=== Description of the task ===
Produce a verbatim copy of the entries listed below.

Spatial reasoning records
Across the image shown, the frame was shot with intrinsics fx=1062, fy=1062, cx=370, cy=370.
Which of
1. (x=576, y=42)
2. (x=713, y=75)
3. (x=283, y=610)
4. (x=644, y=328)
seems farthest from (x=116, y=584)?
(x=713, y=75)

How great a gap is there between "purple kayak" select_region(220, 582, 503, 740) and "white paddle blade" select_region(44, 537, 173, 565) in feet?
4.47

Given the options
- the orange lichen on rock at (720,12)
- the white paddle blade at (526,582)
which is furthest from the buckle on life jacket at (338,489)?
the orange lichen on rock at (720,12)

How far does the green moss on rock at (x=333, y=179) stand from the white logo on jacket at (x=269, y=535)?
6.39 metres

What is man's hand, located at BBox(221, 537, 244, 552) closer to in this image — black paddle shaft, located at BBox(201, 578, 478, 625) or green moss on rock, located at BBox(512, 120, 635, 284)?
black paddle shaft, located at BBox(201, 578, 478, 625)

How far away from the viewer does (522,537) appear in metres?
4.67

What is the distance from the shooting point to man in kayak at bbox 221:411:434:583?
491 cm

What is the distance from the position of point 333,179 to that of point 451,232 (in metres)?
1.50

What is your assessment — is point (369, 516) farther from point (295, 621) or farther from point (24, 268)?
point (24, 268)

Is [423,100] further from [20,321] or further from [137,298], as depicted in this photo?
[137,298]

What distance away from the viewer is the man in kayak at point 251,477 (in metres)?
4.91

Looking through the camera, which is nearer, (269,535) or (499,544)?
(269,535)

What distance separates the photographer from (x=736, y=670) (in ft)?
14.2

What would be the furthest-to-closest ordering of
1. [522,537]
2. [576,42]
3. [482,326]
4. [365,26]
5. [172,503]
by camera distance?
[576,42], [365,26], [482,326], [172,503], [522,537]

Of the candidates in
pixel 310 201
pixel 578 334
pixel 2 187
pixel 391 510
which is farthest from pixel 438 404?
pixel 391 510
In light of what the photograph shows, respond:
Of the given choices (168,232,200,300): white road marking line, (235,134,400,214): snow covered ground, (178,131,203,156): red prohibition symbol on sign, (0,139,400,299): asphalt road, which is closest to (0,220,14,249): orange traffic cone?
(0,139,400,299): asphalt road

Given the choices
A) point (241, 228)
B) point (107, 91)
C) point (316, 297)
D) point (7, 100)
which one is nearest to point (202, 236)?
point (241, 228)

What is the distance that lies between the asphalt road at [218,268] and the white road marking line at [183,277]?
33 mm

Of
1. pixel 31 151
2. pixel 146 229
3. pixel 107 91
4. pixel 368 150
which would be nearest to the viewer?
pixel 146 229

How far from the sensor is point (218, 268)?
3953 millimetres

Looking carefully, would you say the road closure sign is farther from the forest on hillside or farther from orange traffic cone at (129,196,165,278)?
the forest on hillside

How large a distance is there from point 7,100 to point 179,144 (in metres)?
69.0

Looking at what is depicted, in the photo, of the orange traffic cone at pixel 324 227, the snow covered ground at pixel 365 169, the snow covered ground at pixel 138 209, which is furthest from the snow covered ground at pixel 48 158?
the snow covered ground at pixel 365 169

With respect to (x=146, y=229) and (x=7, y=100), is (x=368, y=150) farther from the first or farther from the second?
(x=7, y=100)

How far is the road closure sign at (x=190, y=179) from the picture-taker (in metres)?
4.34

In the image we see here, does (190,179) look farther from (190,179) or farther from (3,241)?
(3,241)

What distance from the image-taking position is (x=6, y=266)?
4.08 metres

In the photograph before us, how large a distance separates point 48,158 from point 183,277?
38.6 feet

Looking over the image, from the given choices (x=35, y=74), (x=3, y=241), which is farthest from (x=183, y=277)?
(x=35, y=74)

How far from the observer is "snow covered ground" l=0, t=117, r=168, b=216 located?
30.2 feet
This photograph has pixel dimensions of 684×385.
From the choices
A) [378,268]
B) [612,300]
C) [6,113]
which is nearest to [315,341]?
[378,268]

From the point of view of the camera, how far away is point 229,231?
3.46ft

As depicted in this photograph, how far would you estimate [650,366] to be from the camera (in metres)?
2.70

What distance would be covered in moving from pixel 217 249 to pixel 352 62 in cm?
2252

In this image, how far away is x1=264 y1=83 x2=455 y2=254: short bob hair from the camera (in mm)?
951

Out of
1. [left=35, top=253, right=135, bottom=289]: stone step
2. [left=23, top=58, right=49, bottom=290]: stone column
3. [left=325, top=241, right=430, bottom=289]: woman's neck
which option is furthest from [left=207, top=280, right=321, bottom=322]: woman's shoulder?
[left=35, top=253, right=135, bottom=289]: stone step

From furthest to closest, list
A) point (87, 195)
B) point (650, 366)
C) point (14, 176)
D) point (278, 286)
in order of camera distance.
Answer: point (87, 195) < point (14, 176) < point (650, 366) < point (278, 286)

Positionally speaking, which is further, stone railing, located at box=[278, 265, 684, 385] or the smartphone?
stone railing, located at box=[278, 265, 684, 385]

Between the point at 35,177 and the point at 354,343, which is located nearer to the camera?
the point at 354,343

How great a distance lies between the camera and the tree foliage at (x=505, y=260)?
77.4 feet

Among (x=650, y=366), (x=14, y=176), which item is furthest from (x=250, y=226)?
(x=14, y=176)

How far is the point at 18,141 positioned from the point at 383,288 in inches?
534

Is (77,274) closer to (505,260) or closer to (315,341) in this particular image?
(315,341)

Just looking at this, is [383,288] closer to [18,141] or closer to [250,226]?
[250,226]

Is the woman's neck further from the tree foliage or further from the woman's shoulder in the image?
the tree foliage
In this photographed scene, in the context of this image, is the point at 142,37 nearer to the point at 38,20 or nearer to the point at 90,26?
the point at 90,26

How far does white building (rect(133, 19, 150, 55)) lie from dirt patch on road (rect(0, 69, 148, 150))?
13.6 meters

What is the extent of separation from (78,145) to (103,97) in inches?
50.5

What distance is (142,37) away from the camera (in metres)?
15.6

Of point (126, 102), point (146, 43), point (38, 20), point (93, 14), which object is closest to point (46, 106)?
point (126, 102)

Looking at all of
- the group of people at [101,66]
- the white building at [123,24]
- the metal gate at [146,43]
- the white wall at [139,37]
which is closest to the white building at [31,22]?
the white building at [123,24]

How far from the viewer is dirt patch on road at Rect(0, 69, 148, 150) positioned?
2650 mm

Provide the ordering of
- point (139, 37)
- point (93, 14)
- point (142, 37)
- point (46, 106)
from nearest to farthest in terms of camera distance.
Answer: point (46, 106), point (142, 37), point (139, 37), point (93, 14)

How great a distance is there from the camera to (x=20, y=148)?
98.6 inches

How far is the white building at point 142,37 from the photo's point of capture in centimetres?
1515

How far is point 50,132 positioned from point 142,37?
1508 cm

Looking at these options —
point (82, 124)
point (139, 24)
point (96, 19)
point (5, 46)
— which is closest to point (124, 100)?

=== Finished exercise ===
Across the image shown, the frame was shot with intrinsics fx=1062, fy=1062, cx=370, cy=370.
Which of
1. (x=576, y=42)
2. (x=713, y=75)
3. (x=283, y=610)
4. (x=644, y=328)
seems farthest from (x=116, y=584)?
(x=713, y=75)

How great a gap is there between "purple kayak" select_region(220, 582, 503, 740) and "white paddle blade" select_region(44, 537, 173, 565) in feet?
4.47

Given the options
- the orange lichen on rock at (720,12)
- the white paddle blade at (526,582)
which is furthest from the buckle on life jacket at (338,489)?
the orange lichen on rock at (720,12)

How far does the green moss on rock at (x=333, y=179) stand from the white logo on jacket at (x=269, y=535)?
6.39 metres

What is man's hand, located at BBox(221, 537, 244, 552) closer to in this image — black paddle shaft, located at BBox(201, 578, 478, 625) or green moss on rock, located at BBox(512, 120, 635, 284)?
black paddle shaft, located at BBox(201, 578, 478, 625)

How far away from the viewer does (522,537) appear in metres?
4.67

What is the distance from the shooting point to man in kayak at bbox 221:411:434:583?
491 cm

What is the distance from the position of point 333,179 to that of point 451,232 (in metres)?
1.50

What is your assessment — is point (369, 516) farther from point (295, 621) or farther from point (24, 268)?
point (24, 268)

Is [423,100] further from [20,321] or further from [137,298], as depicted in this photo?
[137,298]

What distance away from the viewer is the man in kayak at point 251,477 (in metres)?
4.91

Looking through the camera, which is nearer, (269,535) or (499,544)?
(269,535)

What distance separates the photographer from (x=736, y=670) (in ft)?
14.2

What would be the furthest-to-closest ordering of
1. [522,537]
2. [576,42]
3. [482,326]
4. [365,26]
5. [172,503]
by camera distance?
[576,42], [365,26], [482,326], [172,503], [522,537]

Of the candidates in
pixel 310 201
pixel 578 334
pixel 2 187
pixel 391 510
which is farthest from pixel 438 404?
pixel 391 510
In light of what the photograph shows, respond:
Of the given choices (168,232,200,300): white road marking line, (235,134,400,214): snow covered ground, (178,131,203,156): red prohibition symbol on sign, (0,139,400,299): asphalt road, which is closest to (0,220,14,249): orange traffic cone?
(0,139,400,299): asphalt road

Given the choices
A) point (241, 228)
B) point (107, 91)
C) point (316, 297)
D) point (7, 100)
which one is nearest to point (202, 236)?
point (241, 228)

What is the distance that lies between the asphalt road at [218,268] and the white road marking line at [183,277]?
33 mm

Of
1. pixel 31 151
2. pixel 146 229
3. pixel 107 91
4. pixel 368 150
which would be nearest to the viewer?
pixel 146 229

How far from the sensor is point (218, 268)?
3953 millimetres

Looking carefully, would you say the road closure sign is farther from the forest on hillside or farther from orange traffic cone at (129,196,165,278)?
the forest on hillside

How large a distance is there from point 7,100 to point 179,144 (in metres)?
69.0

Looking at what is depicted, in the photo, of the orange traffic cone at pixel 324 227, the snow covered ground at pixel 365 169, the snow covered ground at pixel 138 209, which is furthest from the snow covered ground at pixel 48 158?
the snow covered ground at pixel 365 169

With respect to (x=146, y=229) and (x=7, y=100), is (x=368, y=150) farther from the first or farther from the second?
(x=7, y=100)

How far is the road closure sign at (x=190, y=179) from the picture-taker (in metres)?
4.34

In the image we see here, does (190,179) look farther from (190,179) or farther from (3,241)?
(3,241)

What distance from the image-taking position is (x=6, y=266)?
4.08 metres

In the photograph before us, how large a distance separates point 48,158 from point 183,277?
38.6 feet

Looking over the image, from the given choices (x=35, y=74), (x=3, y=241), which is farthest from (x=183, y=277)?
(x=35, y=74)

How far from the observer is "snow covered ground" l=0, t=117, r=168, b=216 located?
30.2 feet
This photograph has pixel dimensions of 684×385.
From the choices
A) [378,268]
B) [612,300]
C) [6,113]
which is nearest to [315,341]?
[378,268]

From the point of view of the camera, how far away is point 229,231?
3.46ft

As depicted in this photograph, how far would you estimate [650,366] to be from the camera (in metres)?
2.70

What distance would be covered in moving from pixel 217 249 to pixel 352 62 in cm?
2252

In this image, how far away is x1=264 y1=83 x2=455 y2=254: short bob hair from the camera (in mm)?
951

Out of
1. [left=35, top=253, right=135, bottom=289]: stone step
2. [left=23, top=58, right=49, bottom=290]: stone column
3. [left=325, top=241, right=430, bottom=289]: woman's neck
which option is furthest from [left=207, top=280, right=321, bottom=322]: woman's shoulder?
[left=35, top=253, right=135, bottom=289]: stone step

From furthest to closest, list
A) point (87, 195)
B) point (650, 366)
C) point (14, 176)
D) point (278, 286)
in order of camera distance.
Answer: point (87, 195) < point (14, 176) < point (650, 366) < point (278, 286)

Positionally speaking, which is further, stone railing, located at box=[278, 265, 684, 385] or the smartphone?
stone railing, located at box=[278, 265, 684, 385]

Between the point at 35,177 and the point at 354,343, which is located nearer to the camera?
the point at 354,343

How great a distance lies between the camera and the tree foliage at (x=505, y=260)?
77.4 feet

Among (x=650, y=366), (x=14, y=176), which item is furthest from (x=250, y=226)?
(x=14, y=176)

How far is the point at 18,141 positioned from the point at 383,288 in inches?
534

Is (77,274) closer to (505,260) or closer to (315,341) in this particular image?
(315,341)

Just looking at this, is [383,288] closer to [18,141] or closer to [250,226]?
[250,226]

Is the woman's neck further from the tree foliage or further from the woman's shoulder in the image?
the tree foliage
In this photographed scene, in the context of this image, is the point at 142,37 nearer to the point at 38,20 or nearer to the point at 90,26?
the point at 90,26

How far does white building (rect(133, 19, 150, 55)) lie from dirt patch on road (rect(0, 69, 148, 150))?
13.6 meters

What is the extent of separation from (78,145) to (103,97) in inches?
50.5

What distance is (142,37) away from the camera (in metres)?
15.6

Of point (126, 102), point (146, 43), point (38, 20), point (93, 14), which object is closest to point (46, 106)?
point (126, 102)

Looking at all of
- the group of people at [101,66]
- the white building at [123,24]
- the metal gate at [146,43]
- the white wall at [139,37]
which is closest to the white building at [31,22]?
the white building at [123,24]

How far from the viewer is dirt patch on road at Rect(0, 69, 148, 150) positioned?
2650 mm

Provide the ordering of
- point (139, 37)
- point (93, 14)
- point (142, 37)
- point (46, 106)
from nearest to farthest in terms of camera distance.
Answer: point (46, 106), point (142, 37), point (139, 37), point (93, 14)

How great a distance is there from the camera to (x=20, y=148)?
98.6 inches

How far is the white building at point 142,37 from the photo's point of capture in centimetres?
1515

How far is point 50,132 positioned from point 142,37?
1508 cm

Looking at these options —
point (82, 124)
point (139, 24)
point (96, 19)
point (5, 46)
— which is closest to point (124, 100)?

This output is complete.